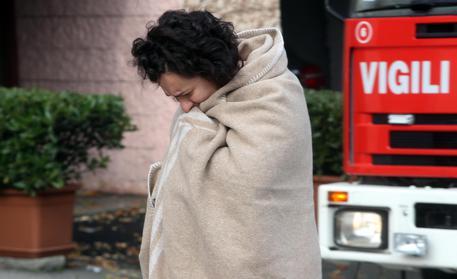 Una vicina commossa dopo l'incendio scoppiato in un appartamento © ANSA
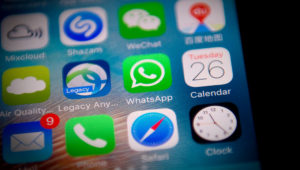 This photo illustration shows the Whatsapp application logo (C) on a smartphone screen in Beijing on September 26, 2017. / AFP PHOTO / NICOLAS ASFOURI (Photo credit should read NICOLAS ASFOURI/AFP/Getty Images)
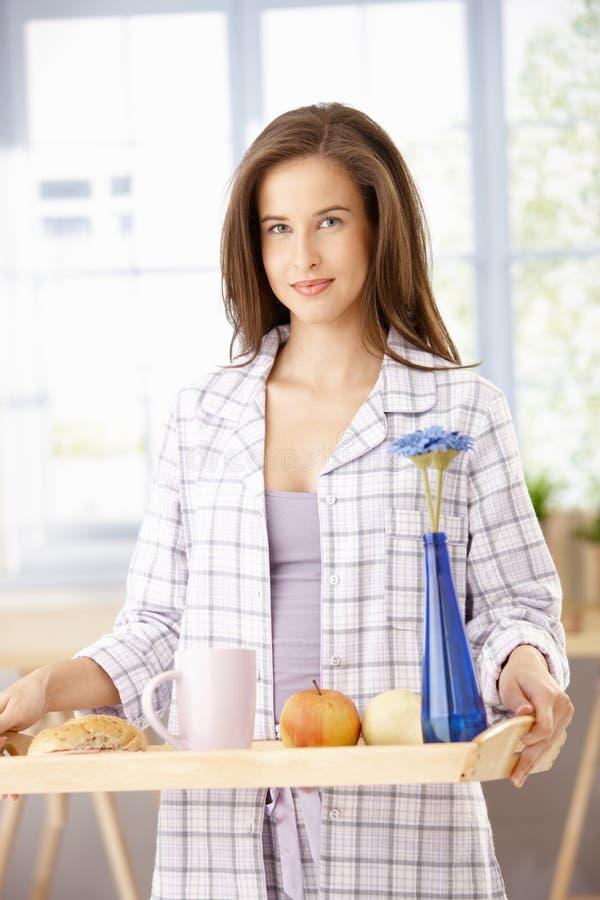 Pretty woman with breakfast tray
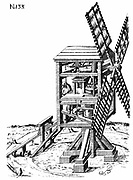 Post mill: Sectional view of windmill showing grain being fed into millstones in centre. On left of mill, sack of grain is being hoisted top of building.  In this design of mill the whole structure was rotated on post, R, to bring the sails into the wind.   From German edition of Agostino Ramelli 'Le diverse et artificiose machine' published 1620. Engraving.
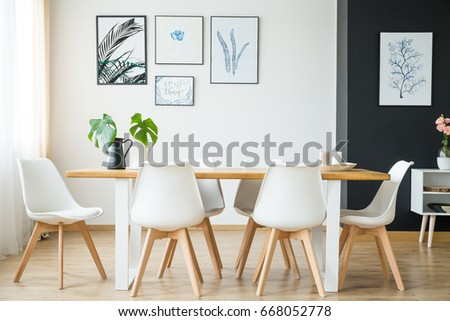 Bright spacious dining room with wooden big table Royalty-Free Stock Photo #668052778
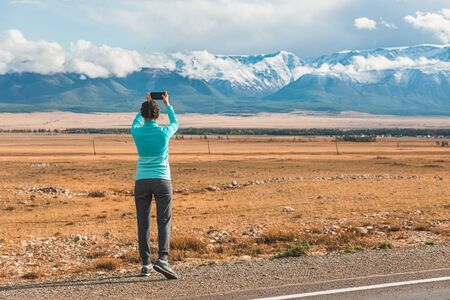 Young girl tourist, photographs on a smartphone, beautiful landscapes, mountains with snow-capped peaks.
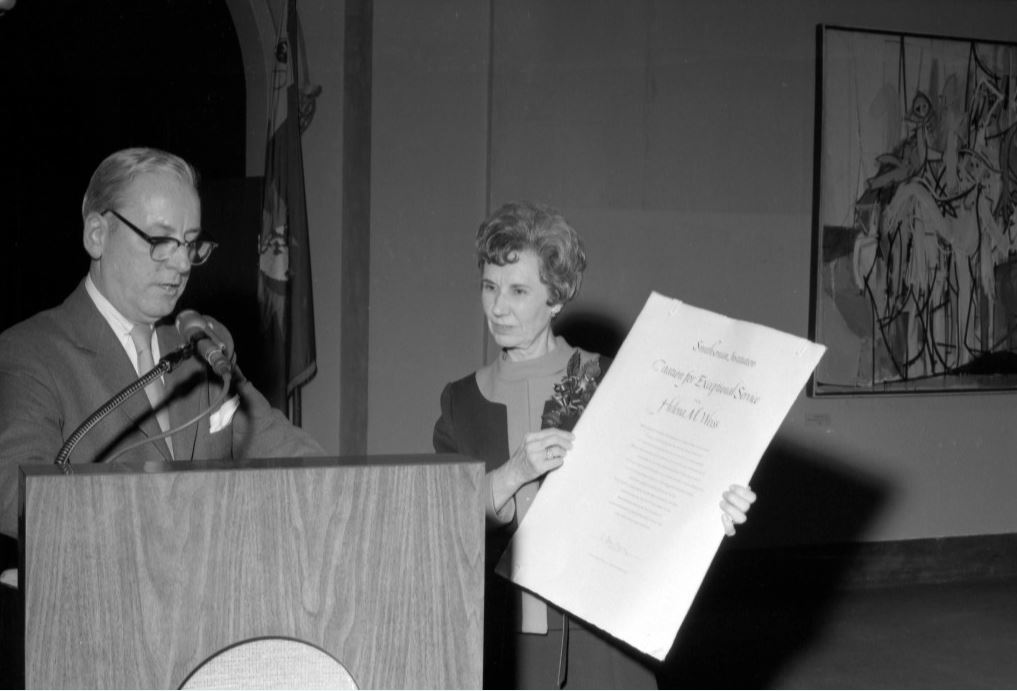 Man in front of podium talking with woman beside him holding large certificate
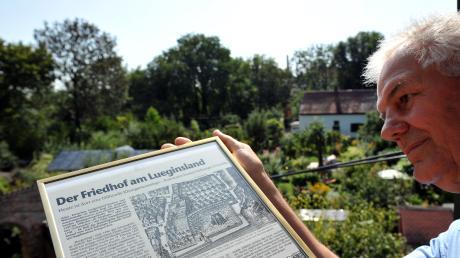 Werner Schindel hält in einer Kleingartenanlage in Augsburg einen Zeitungsausschnitt mit einem historischen Kupferstich des Geländes. In der kleinen Schrebergartenanlage mitten in Augsburg hegen und pflegen Hobbygärtner seit Jahrzehnten ihre Parzellen. Doch noch vor gut 200 Jahren war das Gelände ein Friedhof. dpa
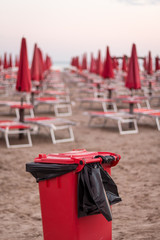 Red trash can and umbrellas on beach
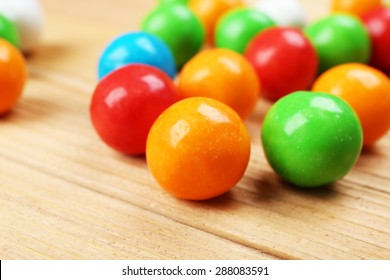 Colorful candies on wooden table, closeup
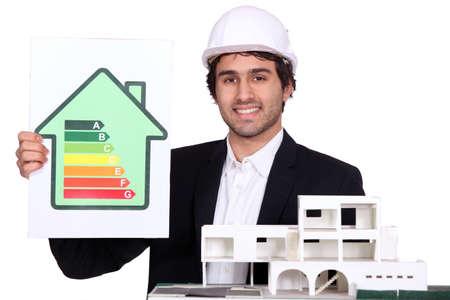 kwh: Architect holding model house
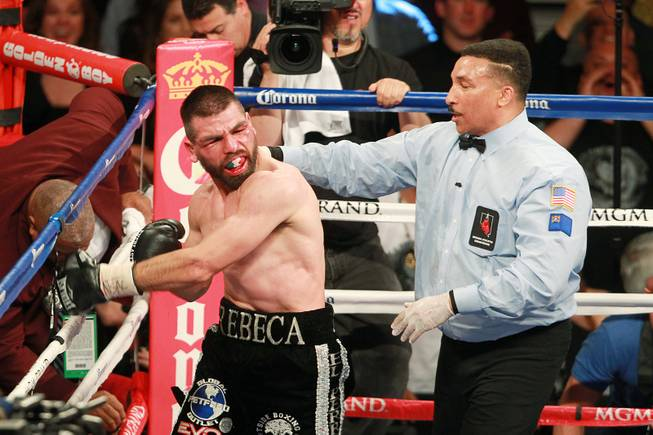 "Alfredo Angulo pulls away from referee Tony Weeks after Weeks called stopped his fight with Saul ""Canelo"" Alvarez during their super welterweight fight at the MGM Grand Garden Arena Saturday, March 8, 2014. Canelo won by TKO in the 10th round."
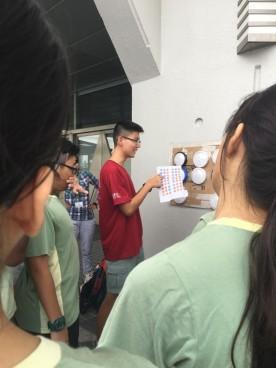A facilitator explaining the activity to recruits.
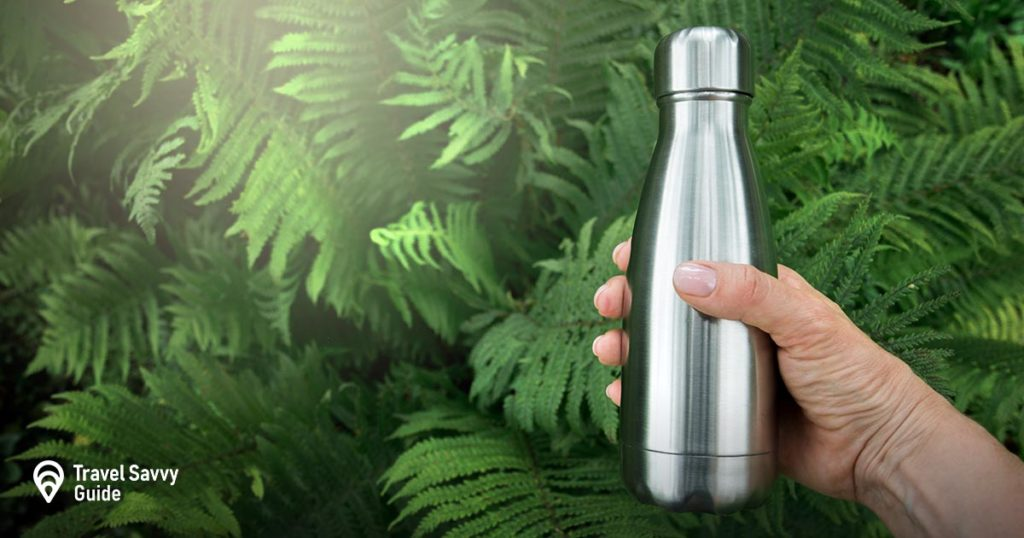 steel flask on a green background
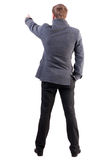 Back view of  pointing young business men in  coat Royalty Free Stock Photos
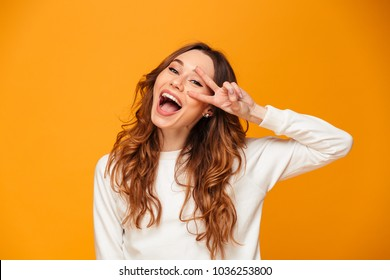 Image of happy young woman standing isolated over yellow background showing peace gesture. Looking camera.
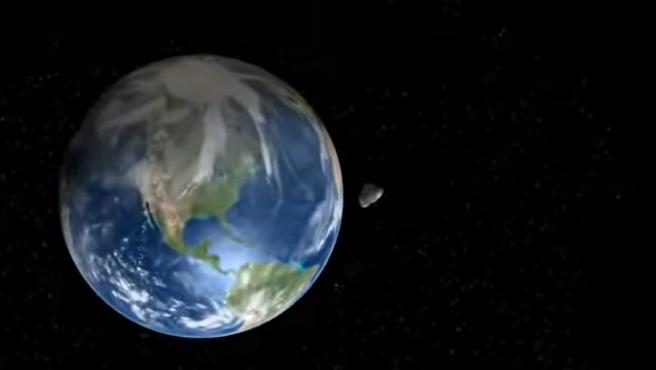 Recreación por ordenador del paso del asteroide 2020 VT4 junto a la Tierra.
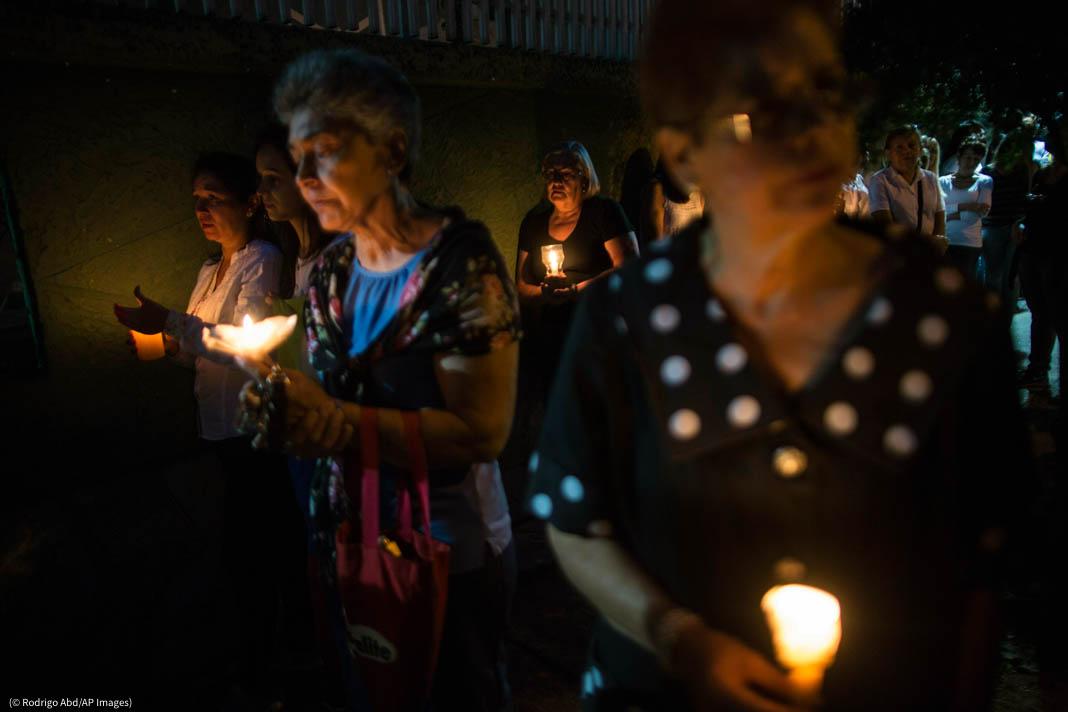 Personas sosteniendo velas (© Rodrigo Abd/AP Images)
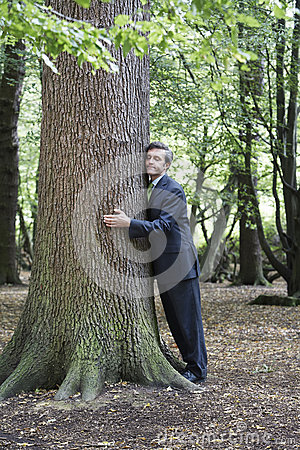 Free Businessman Hugging Tree Trunk In Forest Stock Photo - 33914360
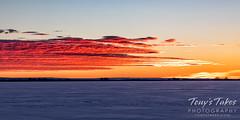 A frozen lake at sunrise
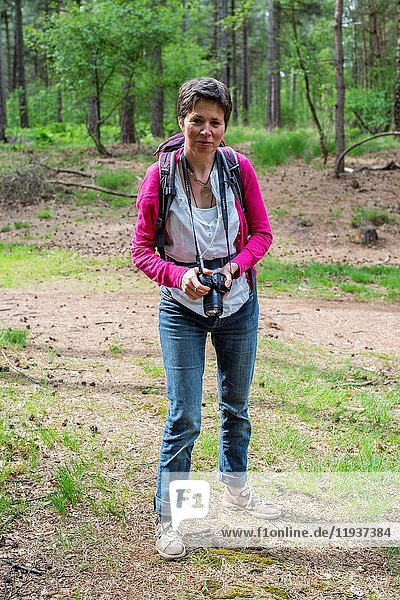 Esbeek  Netherlands. Mature adult woman strolling through a forest on a sunday afternoon.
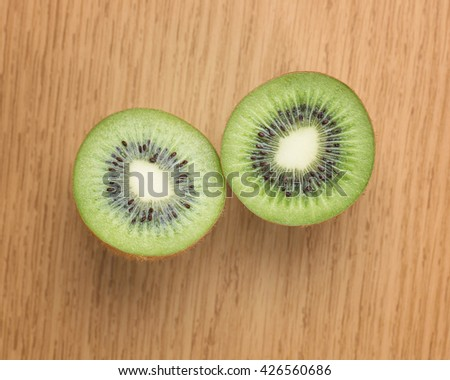 Kiwi fruits with space for text on wooden background.Ripe and half kiwi fruits. - stock photo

____

> Task: Nothing but the pictures should be left out when the listing is repeated exactly.

> Output of the task:
 Una vicina commossa dopo l'incendio scoppiato in un appartamento © ANSA
 This photo illustration shows the Whatsapp application logo (C) on a smartphone screen in Beijing on September 26, 2017. / AFP PHOTO / NICOLAS ASFOURI (Photo credit should read NICOLAS ASFOURI/AFP/Getty Images)
 Pretty woman with breakfast tray
 Post mill: Sectional view of windmill showing grain being fed into millstones in centre. On left of mill, sack of grain is being hoisted top of building.  In this design of mill the whole structure was rotated on post, R, to bring the sails into the wind.   From German edition of Agostino Ramelli 'Le diverse et artificiose machine' published 1620. Engraving.
 Bright spacious dining room with wooden big table Royalty-Free Stock Photo #668052778
 Young girl tourist, photographs on a smartphone, beautiful landscapes, mountains with snow-capped peaks.
 Man in front of podium talking with woman beside him holding large certificate
 Werner Schindel hält in einer Kleingartenanlage in Augsburg einen Zeitungsausschnitt mit einem historischen Kupferstich des Geländes. In der kleinen Schrebergartenanlage mitten in Augsburg hegen und pflegen Hobbygärtner seit Jahrzehnten ihre Parzellen. Doch noch vor gut 200 Jahren war das Gelände ein Friedhof. dpa
 Red trash can and umbrellas on beach
 Colorful candies on wooden table, closeup
 kwh: Architect holding model house
 "Alfredo Angulo pulls away from referee Tony Weeks after Weeks called stopped his fight with Saul ""Canelo"" Alvarez during their super welterweight fight at the MGM Grand Garden Arena Saturday, March 8, 2014. Canelo won by TKO in the 10th round."
A facilitator explaining the activity to recruits.
 steel flask on a green background
 Back view of  pointing young business men in  coat Royalty Free Stock Photos
 Image of happy young woman standing isolated over yellow background showing peace gesture. Looking camera.
 Recreación por ordenador del paso del asteroide 2020 VT4 junto a la Tierra.
 Personas sosteniendo velas (© Rodrigo Abd/AP Images)
 Free Businessman Hugging Tree Trunk In Forest Stock Photo - 33914360
 A frozen lake at sunrise
 Esbeek  Netherlands. Mature adult woman strolling through a forest on a sunday afternoon.
 Kiwi fruits with space for text on wooden background.Ripe and half kiwi fruits. - stock photo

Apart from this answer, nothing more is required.